TASK DESCRIPTION = Would you repeat the entries below exactly and omit the pictures?

ENTRIES SHOWN =
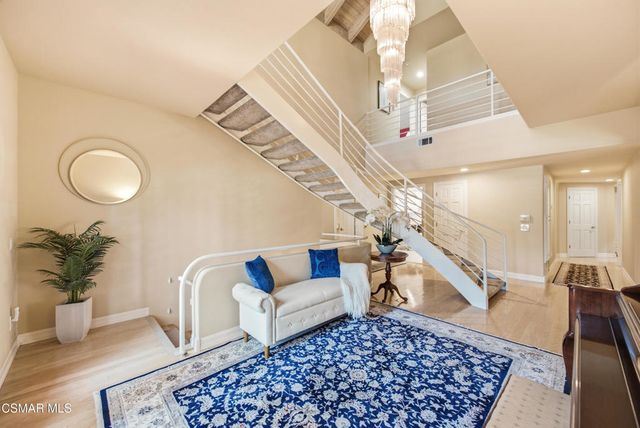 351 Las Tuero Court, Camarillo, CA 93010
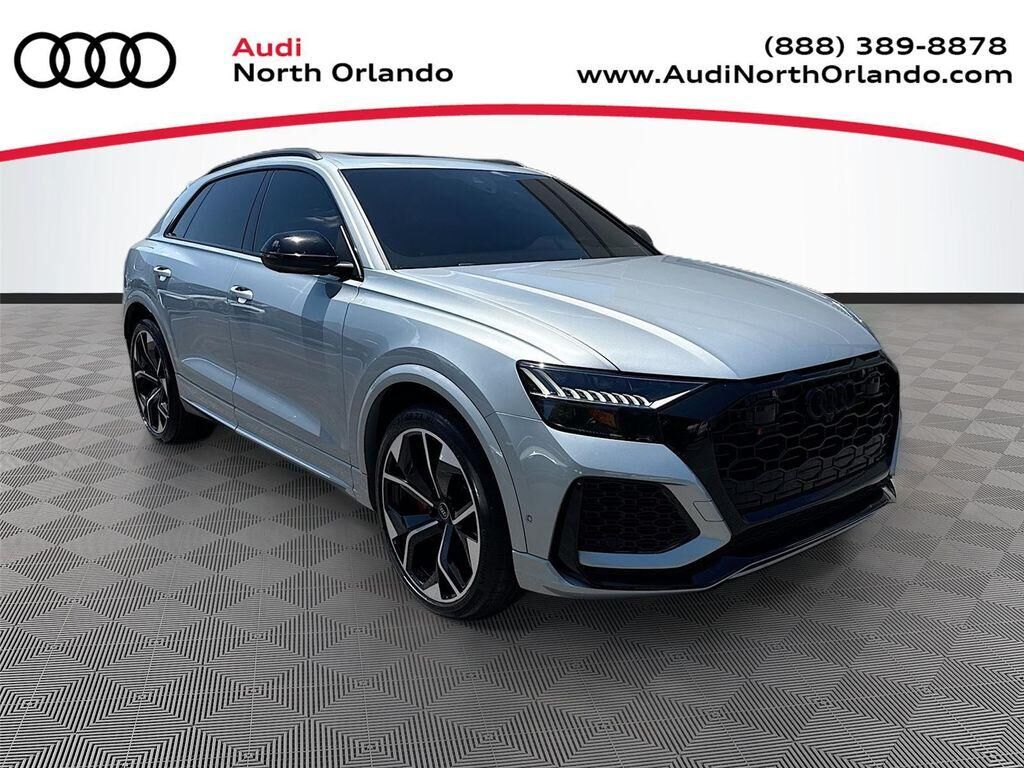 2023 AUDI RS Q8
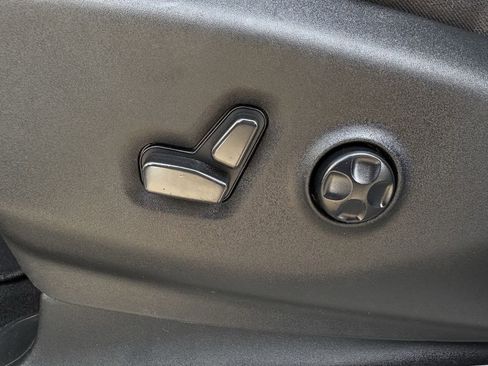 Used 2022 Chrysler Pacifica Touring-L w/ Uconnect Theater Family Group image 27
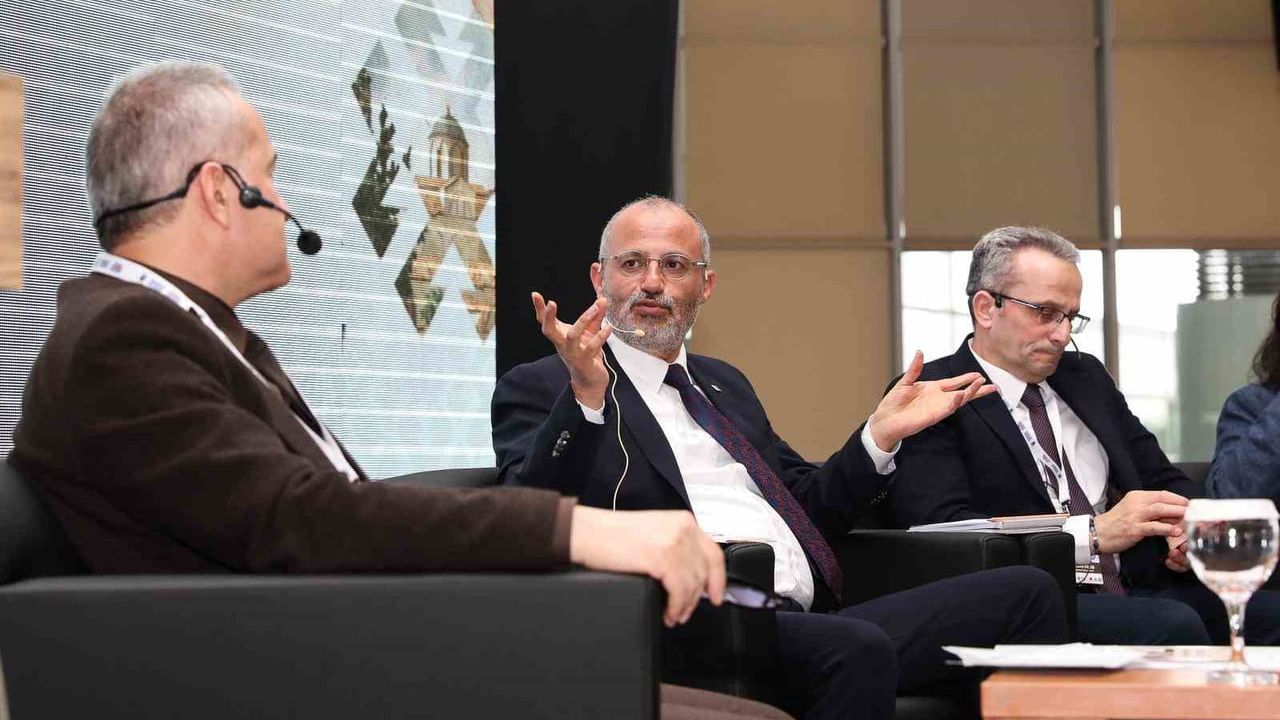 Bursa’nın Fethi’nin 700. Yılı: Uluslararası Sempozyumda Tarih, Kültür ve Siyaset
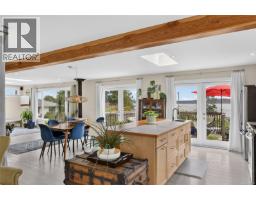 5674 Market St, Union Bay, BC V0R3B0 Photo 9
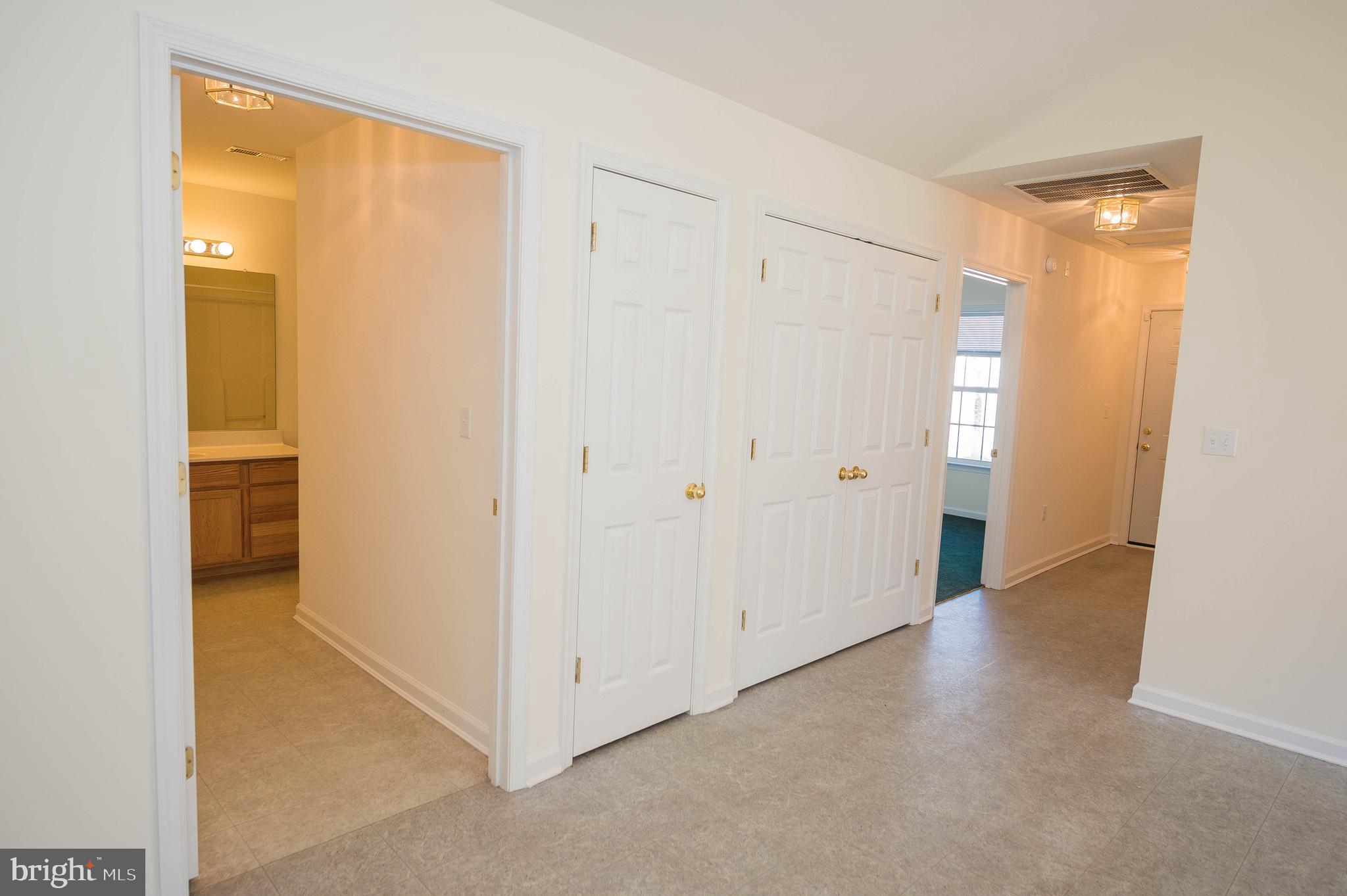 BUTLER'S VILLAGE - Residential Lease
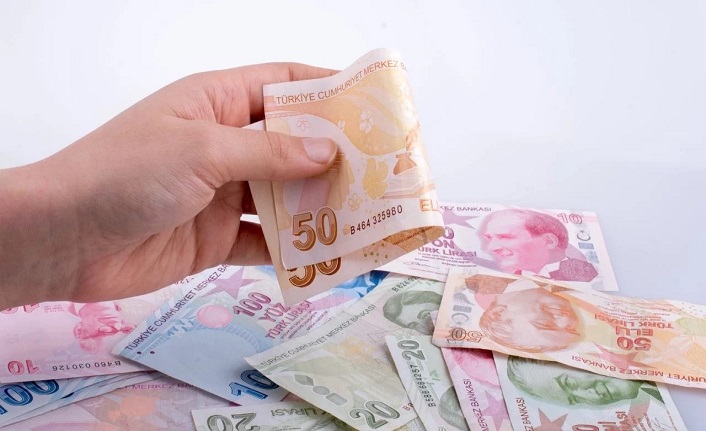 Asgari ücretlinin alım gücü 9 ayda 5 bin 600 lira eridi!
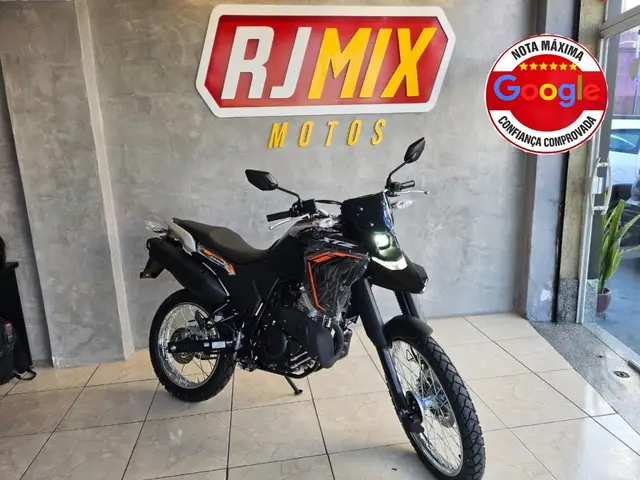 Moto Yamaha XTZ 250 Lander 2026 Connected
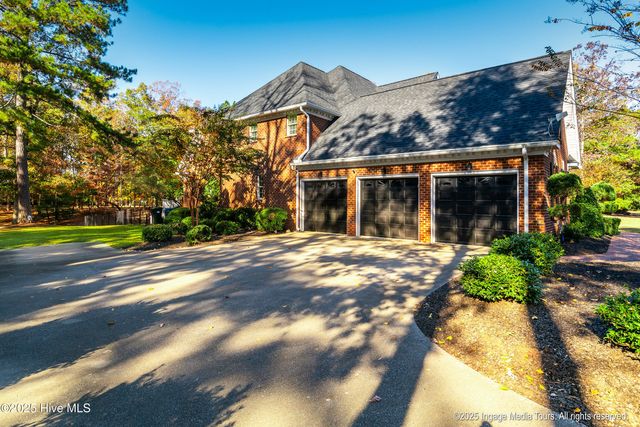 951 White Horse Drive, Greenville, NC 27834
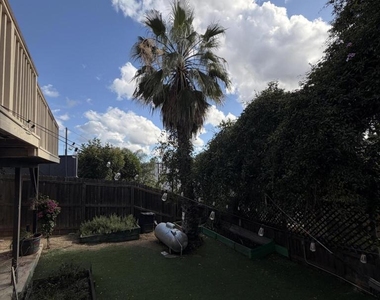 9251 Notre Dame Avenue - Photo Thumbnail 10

ANSWER TO THE PROBLEM =
 351 Las Tuero Court, Camarillo, CA 93010
 2023 AUDI RS Q8
 Used 2022 Chrysler Pacifica Touring-L w/ Uconnect Theater Family Group image 27
 Bursa’nın Fethi’nin 700. Yılı: Uluslararası Sempozyumda Tarih, Kültür ve Siyaset
 5674 Market St, Union Bay, BC V0R3B0 Photo 9
 BUTLER'S VILLAGE - Residential Lease
 Asgari ücretlinin alım gücü 9 ayda 5 bin 600 lira eridi!
 Moto Yamaha XTZ 250 Lander 2026 Connected
 951 White Horse Drive, Greenville, NC 27834
 9251 Notre Dame Avenue - Photo Thumbnail 10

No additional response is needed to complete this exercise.